Accounting and valuation considerations
Companies that have adopted the new leases standard (ASC 842) may want to coordinate the rationalization of their leased real estate footprint with accounting and valuation analyses to aid in big-picture decision-making.
In some cases, companies may plan to abandon or sublease certain locations or discrete components of locations (such as separate office buildings or floors), triggering impairment analyses of the underlying right-of-use (ROU) assets. In other cases, a company may intend to remain in its leased space through expiration but have reason to believe the underlying market value of the asset has been permanently impacted. In either scenario, management should consider the following key questions:
- What is the remaining term of the existing arrangement and does it include or exclude any renewal or termination options?
- Do you anticipate receiving any rent concessions, deferrals or renegotiating other aspects of the arrangement?

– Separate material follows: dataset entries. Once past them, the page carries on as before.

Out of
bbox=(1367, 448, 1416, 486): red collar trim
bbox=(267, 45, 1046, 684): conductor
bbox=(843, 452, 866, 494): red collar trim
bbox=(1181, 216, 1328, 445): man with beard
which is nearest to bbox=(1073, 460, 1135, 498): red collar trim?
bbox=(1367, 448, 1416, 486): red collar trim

- Has management committed to a plan to sublease or abandon the space?
- Does the company have the right to sublease space?
- If subleased, would the company still be the primary tenant or would the sublessee “take over” the obligation?
- When would the company be able to exit the premises and remove any remaining assets or inventory from spaces it intends to sublease or abandon?
- What market data is available for prime and sublease positions in the area?
- How long are similar spaces taking to find new tenants?
Companies should also proactively work with their valuation advisors, accounting departments, advisors and auditors to develop their own strategic alternatives and to consider a market-participant point of view.
Depending on the answers above, numerous accounting implications may exist, including how management decisions may apply to separate lease components, when leased premises may be considered abandoned and whether sublease arrangements are treated as a termination of the prime lease. They could also affect the timing and amount of impairments recognized.
Coordinating these practical, financial, accounting and valuation considerations around leased assets can help companies understand the implications of their leasing decisions and aid in a stakeholder communication strategy that is clear and comprehensive. While the long-term impact of diminished office usage is still uncertain, it’s clear that companies may need to start thinking about potential income statement and balance sheet impacts now.